• Input for this task

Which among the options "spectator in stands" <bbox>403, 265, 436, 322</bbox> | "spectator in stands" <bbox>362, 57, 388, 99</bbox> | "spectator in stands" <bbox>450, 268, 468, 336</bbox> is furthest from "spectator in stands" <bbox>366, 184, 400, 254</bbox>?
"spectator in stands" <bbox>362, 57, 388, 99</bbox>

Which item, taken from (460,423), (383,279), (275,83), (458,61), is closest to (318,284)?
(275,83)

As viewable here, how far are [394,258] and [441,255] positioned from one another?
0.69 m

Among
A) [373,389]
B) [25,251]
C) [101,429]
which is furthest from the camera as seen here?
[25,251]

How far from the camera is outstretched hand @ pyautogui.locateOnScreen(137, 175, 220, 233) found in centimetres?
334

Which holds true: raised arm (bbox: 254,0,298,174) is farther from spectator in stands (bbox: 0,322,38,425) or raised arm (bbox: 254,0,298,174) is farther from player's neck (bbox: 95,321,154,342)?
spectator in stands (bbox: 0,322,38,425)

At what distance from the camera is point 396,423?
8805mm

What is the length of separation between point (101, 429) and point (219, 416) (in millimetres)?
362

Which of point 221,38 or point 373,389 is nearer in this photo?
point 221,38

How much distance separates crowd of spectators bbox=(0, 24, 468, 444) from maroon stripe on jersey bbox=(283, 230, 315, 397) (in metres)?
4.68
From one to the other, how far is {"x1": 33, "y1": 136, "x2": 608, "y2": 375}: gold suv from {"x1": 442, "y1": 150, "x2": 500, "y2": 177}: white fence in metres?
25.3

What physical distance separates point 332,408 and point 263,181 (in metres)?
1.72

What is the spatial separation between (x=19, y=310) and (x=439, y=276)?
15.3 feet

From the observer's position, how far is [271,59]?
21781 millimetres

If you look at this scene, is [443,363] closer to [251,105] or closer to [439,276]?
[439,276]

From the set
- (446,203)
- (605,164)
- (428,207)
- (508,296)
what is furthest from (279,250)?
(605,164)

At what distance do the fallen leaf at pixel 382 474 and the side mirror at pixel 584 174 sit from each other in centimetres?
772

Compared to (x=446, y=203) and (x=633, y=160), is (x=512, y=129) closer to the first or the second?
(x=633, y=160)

• Requirements
Render every line of the listing above as a numbered list, omitting the blank lines.

• Answer to the problem
1. Which among the options "spectator in stands" <bbox>403, 265, 436, 322</bbox> | "spectator in stands" <bbox>362, 57, 388, 99</bbox> | "spectator in stands" <bbox>450, 268, 468, 336</bbox> is furthest from "spectator in stands" <bbox>366, 184, 400, 254</bbox>?
2. "spectator in stands" <bbox>362, 57, 388, 99</bbox>
3. Which item, taken from (460,423), (383,279), (275,83), (458,61), is closest to (318,284)?
4. (275,83)
5. As viewable here, how far are [394,258] and [441,255] positioned from one another?
6. 0.69 m
7. Among
8. A) [373,389]
9. B) [25,251]
10. C) [101,429]
11. which is furthest from the camera as seen here?
12. [25,251]
13. How far from the camera is outstretched hand @ pyautogui.locateOnScreen(137, 175, 220, 233) found in centimetres?
14. 334
15. Which holds true: raised arm (bbox: 254,0,298,174) is farther from spectator in stands (bbox: 0,322,38,425) or raised arm (bbox: 254,0,298,174) is farther from player's neck (bbox: 95,321,154,342)?
16. spectator in stands (bbox: 0,322,38,425)
17. At what distance from the camera is point 396,423?
18. 8805mm
19. What is the length of separation between point (101, 429) and point (219, 416) (in millimetres)?
20. 362
21. Which of point 221,38 or point 373,389 is nearer in this photo?
22. point 221,38
23. How much distance separates crowd of spectators bbox=(0, 24, 468, 444) from maroon stripe on jersey bbox=(283, 230, 315, 397) (in metres)?
24. 4.68
25. From one to the other, how far is {"x1": 33, "y1": 136, "x2": 608, "y2": 375}: gold suv from {"x1": 442, "y1": 150, "x2": 500, "y2": 177}: white fence in metres?
26. 25.3
27. What physical distance separates point 332,408 and point 263,181 (in metres)?
28. 1.72
29. What is the spatial separation between (x=19, y=310) and (x=439, y=276)?
30. 15.3 feet
31. From the observer's position, how far is [271,59]?
32. 21781 millimetres
33. If you look at this scene, is [443,363] closer to [251,105] or closer to [439,276]?
34. [439,276]
35. From the set
36. - (446,203)
37. - (605,164)
38. - (428,207)
39. - (508,296)
40. what is furthest from (279,250)?
41. (605,164)
42. At what distance do the fallen leaf at pixel 382 474 and the side mirror at pixel 584 174 sit from each other in centimetres?
43. 772
44. Compared to (x=446, y=203) and (x=633, y=160), is (x=512, y=129) closer to the first or the second?
45. (x=633, y=160)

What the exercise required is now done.